Guo Kaixuan, Zhong Zhanming, Zeng Haonan, Zhang Changliang, Chitotombe Teddy Tinashe, Teng Jinyan, Gao Yahui, Zhang Zhe
State Key Laboratory of Swine and Poultry Breeding Industry, National Engineering Research Center for Breeding Swine Industry, Guangdong Provincial Key Lab of Agro-Animal Genomics and Molecular Breeding, College of Animal Science, South China Agricultural University, Guangzhou, 510642, China.
BMC Genomics. 2025 Mar 13;26(1):245. doi: 10.1186/s12864-025-11411-5.
RNA sequencing (RNA-seq) is a powerful tool for transcriptome profiling, enabling integrative studies of expression quantitative trait loci (eQTL). As it identifies fewer genetic variants than DNA sequencing (DNA-seq), reference panel-based genotype imputation is often required to enhance its utility.
This study evaluated the accuracy of genotype imputation using SNPs called from RNA-seq data (RNA-SNPs). SNP features from 6,567 RNA-seq samples across 28 pig tissues were used to mask whole genome sequencing (WGS) data, with the Pig Genomic Reference Panel (PGRP) serving as the reference panel. Three imputation software tools (i.e., Beagle, Minimac4, and Impute5) were employed to perform the imputation. The result showed that RNA-SNPs achieved higher imputation accuracy (CR: 0.895 ~ 0.933; r²: 0.745 ~ 0.817) than SNPs from GeneSeek Genomic Profiler Porcine SNP50 BeadChip (Chip-SNPs) (CR: 0.873 ~ 0.909; r²: 0.629 ~ 0.698), and lower accuracy in "intergenic" regions. After imputation, quality control (QC) by minor allele frequency (MAF) and imputation quality (DR²) could improve r² but reduce SNP retention. Among software, Minimac4 takes the least runtime in single-thread setting, while Beagle performed best in multi-thread setting and phasing. Impute5 takes up minimal memory usage but requires the maximum runtime.

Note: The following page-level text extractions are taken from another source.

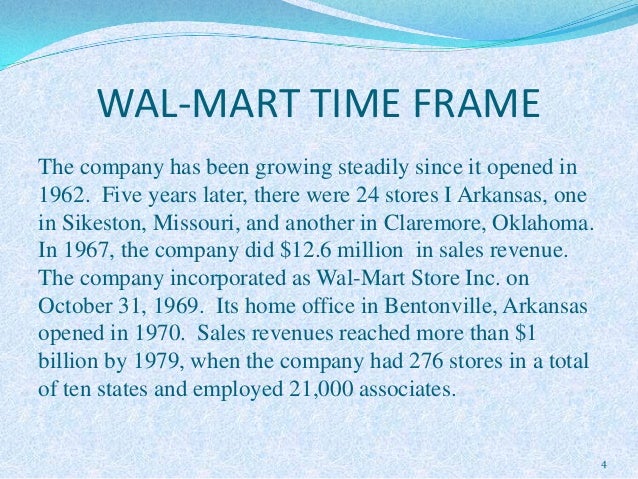 WAL-MART TIME FRAME

The company has been growing steadily since it opened in 1962. Five years later, there were 24 stores I Arkansas, one in Sikeston, Missouri, and another in Claremore, Oklahoma. In 1967, the company did \$12.6 million in sales revenue. The company incorporated as Wal-Mart Store Inc. on October 31, 1969. Its home office in Bentonville, Arkansas opened in 1970. Sales revenues reached more than \$1 billion by 1979, when the company had 276 stores in a total of ten states and employed 21,000 associates.

4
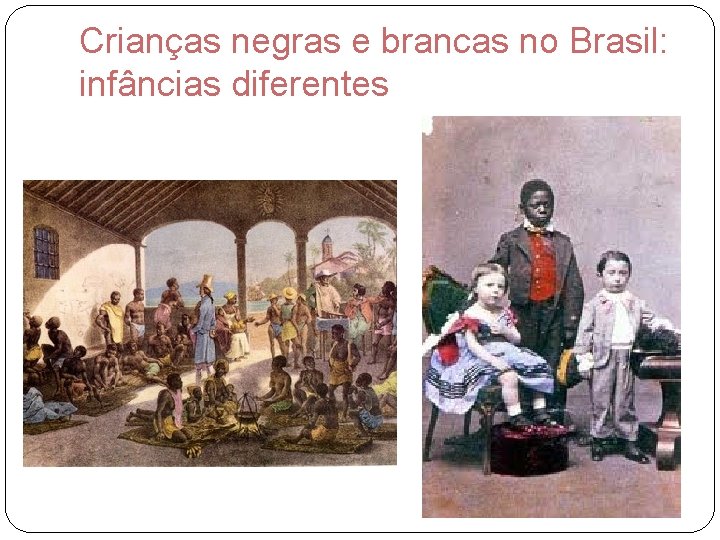 Crianças negras e brancas no Brasil: infâncias diferentes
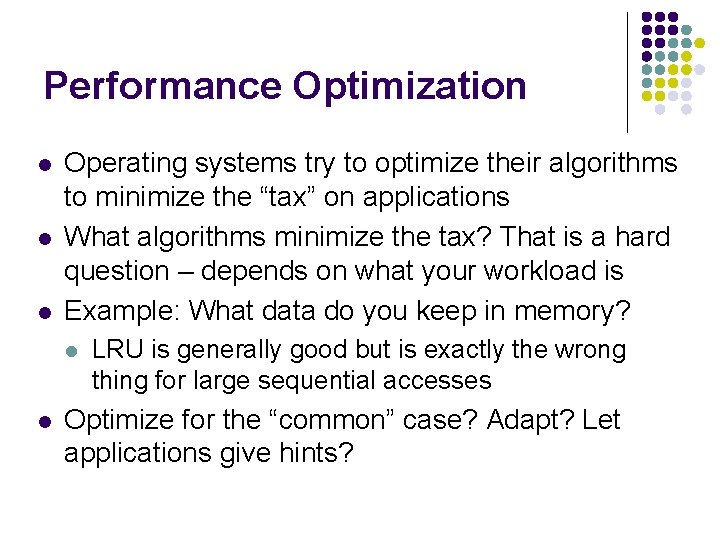 Performance Optimization

- Operating systems try to optimize their algorithms to minimize the “tax” on applications
- What algorithms minimize the tax? That is a hard question – depends on what your workload is
- Example: What data do you keep in memory?
  - LRU is generally good but is exactly the wrong thing for large sequential accesses
- Optimize for the “common” case? Adapt? Let applications give hints?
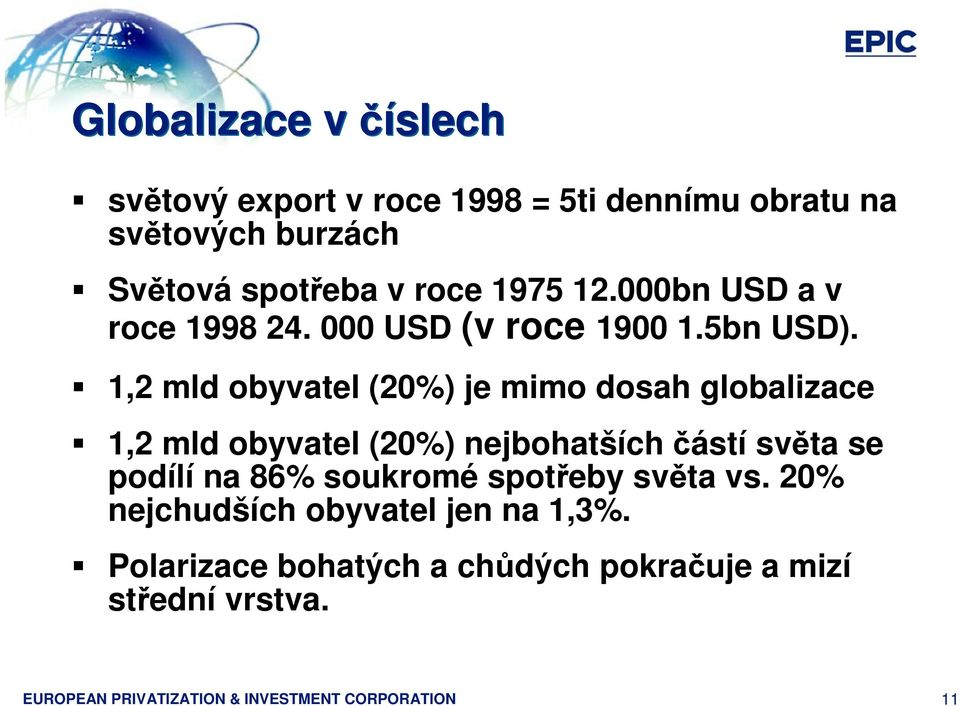 EPIC

Globalizace v číslech

▪ světový export v roce 1998 = 5ti dennímu obratu na světových burzách

▪ Světová spotřeba v roce 1975 12.000bn USD a v roce 1998 24. 000 USD (v roce 1900 1.5bn USD).

▪ 1,2 mld obyvatel (20%) je mimo dosah globalizace

▪ 1,2 mld obyvatel (20%) nejbohatších částí světa se podílí na 86% soukromé spotřeby světa vs. 20% nejchudších obyvatel jen na 1,3%.

▪ Polarizace bohatých a chůdých pokračuje a mizí střední vrstva.

EUROPEAN PRIVATIZATION & INVESTMENT CORPORATION

11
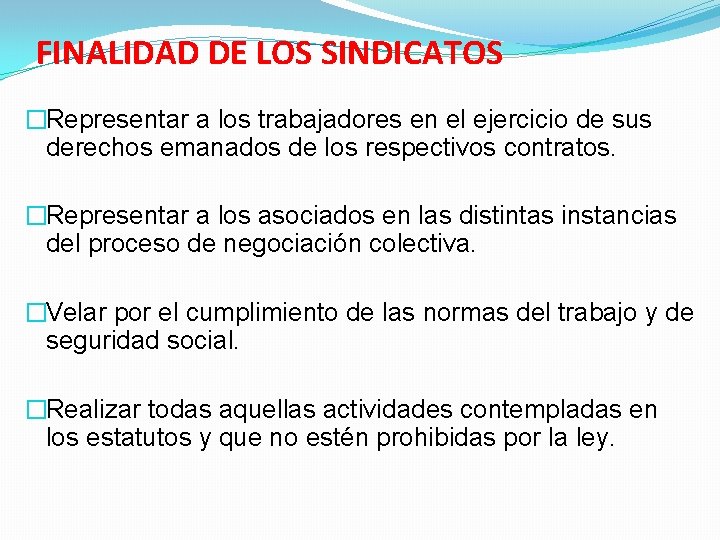 FINALIDAD DE LOS SINDICATOS

□Representar a los trabajadores en el ejercicio de sus derechos emanados de los respectivos contratos.

□Representar a los asociados en las distintas instancias del proceso de negociación colectiva.

□Velar por el cumplimiento de las normas del trabajo y de seguridad social.

□Realizar todas aquellas actividades contempladas en los estatutos y que no estén prohibidas por la ley.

All tools demonstrated comparable global accuracy (CR: 0.906 ~ 0.917; r²: 0.780 ~ 0.787).
This study offers practical guidance for conducting RNA-SNP imputation strategies in genome and transcriptome research.

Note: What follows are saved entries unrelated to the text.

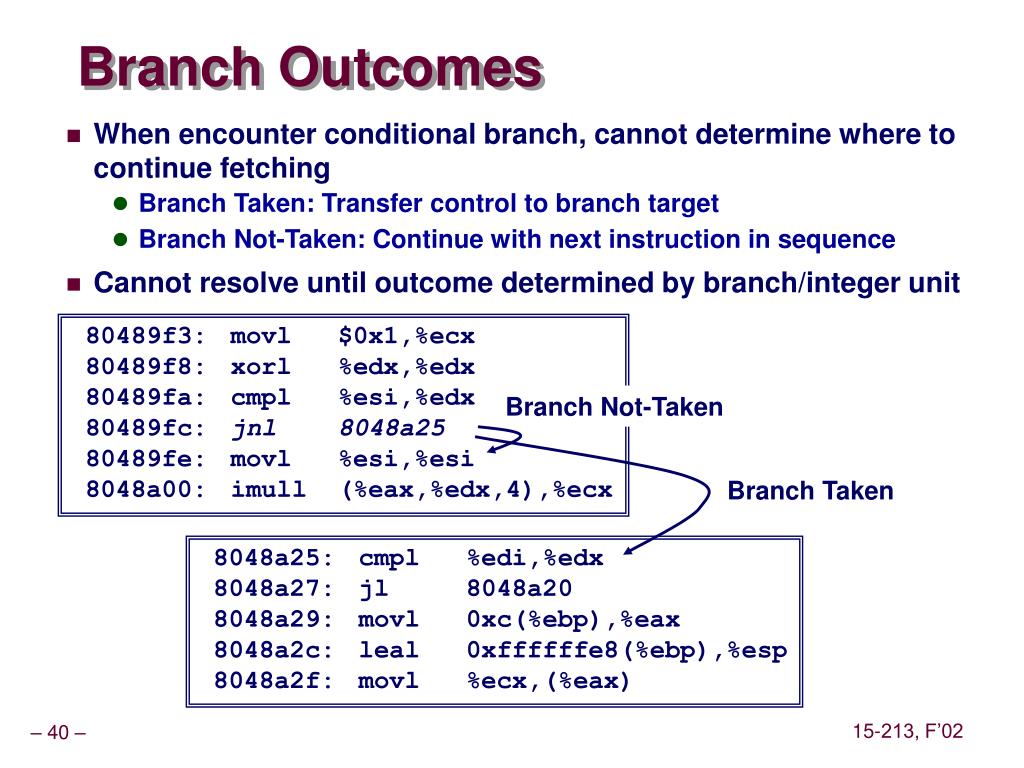 Branch Outcomes

When encounter conditional branch, cannot determine where to continue fetching

Branch Taken: Transfer control to branch target

Branch Not-Taken: Continue with next instruction in sequence

Cannot resolve until outcome determined by branch/integer unit

80489f3: movl $0x1,%ecx
80489f8: xorl %edx,%edx
80489fa: cmpl %esi,%edx
80489fc: jnl 8048a25
80489fe: movl %esi,%esi
8048a00: imull (%eax,%edx,4),%ecx

Branch Not-Taken

Branch Taken

8048a25: cmpl %edi,%edx
8048a27: jl 8048a20
8048a29: movl 0xc(%ebp),%eax
8048a2c: leal 0xffffffe8(%ebp),%esp
8048a2f: movl %ecx,(%eax)

– 40 –

15-213, F'02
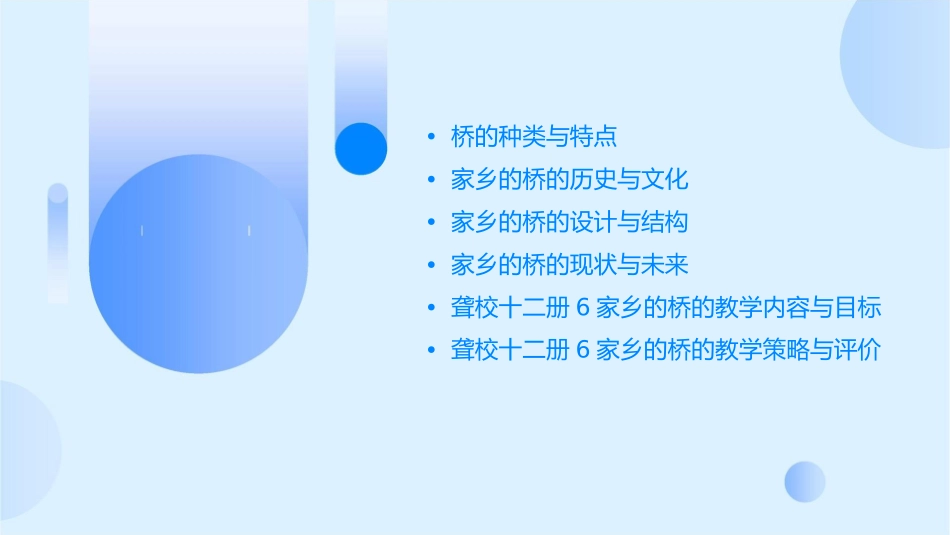 • 桥的种类与特点
• 家乡的桥的历史与文化
• 家乡的桥的设计与结构
• 家乡的桥的现状与未来
• 聋校十二册6家乡的桥的教学内容与目标
• 聋校十二册6家乡的桥的教学策略与评价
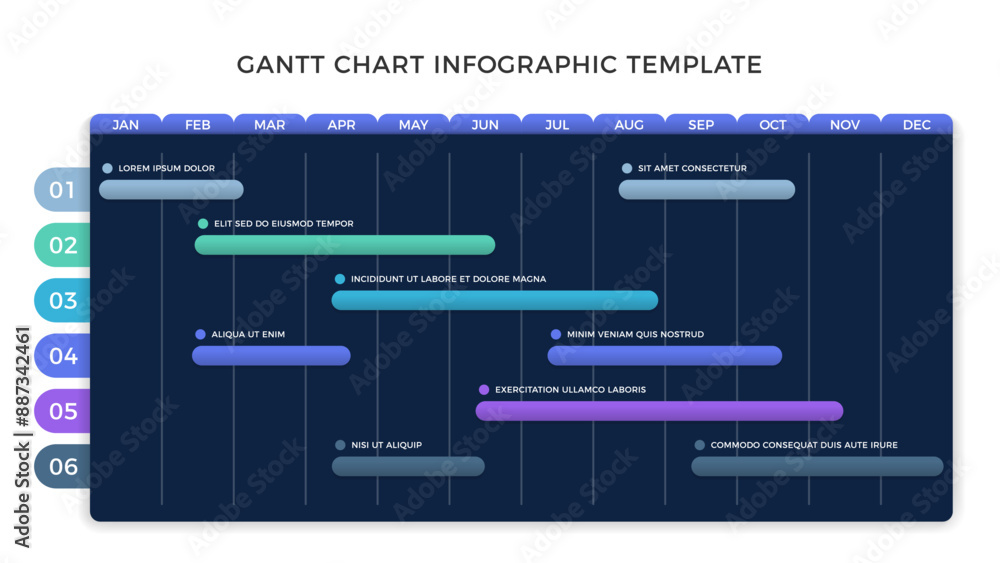 GANTT CHART INFOGRAPHIC TEMPLATE

JAN FEB MAR APR MAY JUN JUL AUG SEP OCT NOV DEC

01
LOREM IPSUM DOLOR
SIT AMET CONSECTETUR

02
ELIT SED DO EIUSMOD TEMPOR

03
INCIDIDUNT UT LABORE ET DOLORE MAGNA

04
ALIQUA UT ENIM
MINIM VENIAM QUIS NOSTRUD

05
EXERCITATION ULLAMCO LABORIS

06
NISI UT ALIQUIP
COMMODO CONSEQUAT DUIS AUTE IRURE

Adobe Stock | #887342461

RNA测序(RNA-seq)是转录组分析的强大工具,可实现表达数量性状基因座(eQTL)的综合研究。由于其识别的遗传变异比DNA测序(DNA-seq)少,通常需要基于参考面板的基因型填充来提高其效用。
本研究评估了使用从RNA-seq数据中调用的单核苷酸多态性(RNA-SNPs)进行基因型填充的准确性。来自28个猪组织的6567个RNA-seq样本的SNP特征用于掩盖全基因组测序(WGS)数据,猪基因组参考面板(PGRP)作为参考面板。使用三种填充软件工具(即Beagle、Minimac4和Impute5)进行填充。结果表明,RNA-SNPs的填充准确性(CR:0.8950.933;r²:0.7450.817)高于GeneSeek基因组分析仪猪SNP50芯片(芯片-SNPs)的SNP(CR:0.8730.909;r²:0.6290.698),在“基因间”区域准确性较低。填充后,通过次要等位基因频率(MAF)和填充质量(DR²)进行质量控制(QC)可以提高r²但减少SNP保留率。在软件中,Minimac4在单线程设置下运行时间最短,而Beagle在多线程设置和定相方面表现最佳。Impute5占用内存最少,但运行时间最长。所有工具的整体准确性相当(CR:0.9060.917;r²:0.7800.787)。
本研究为在基因组和转录组研究中实施RNA-SNP填充策略提供了实用指导。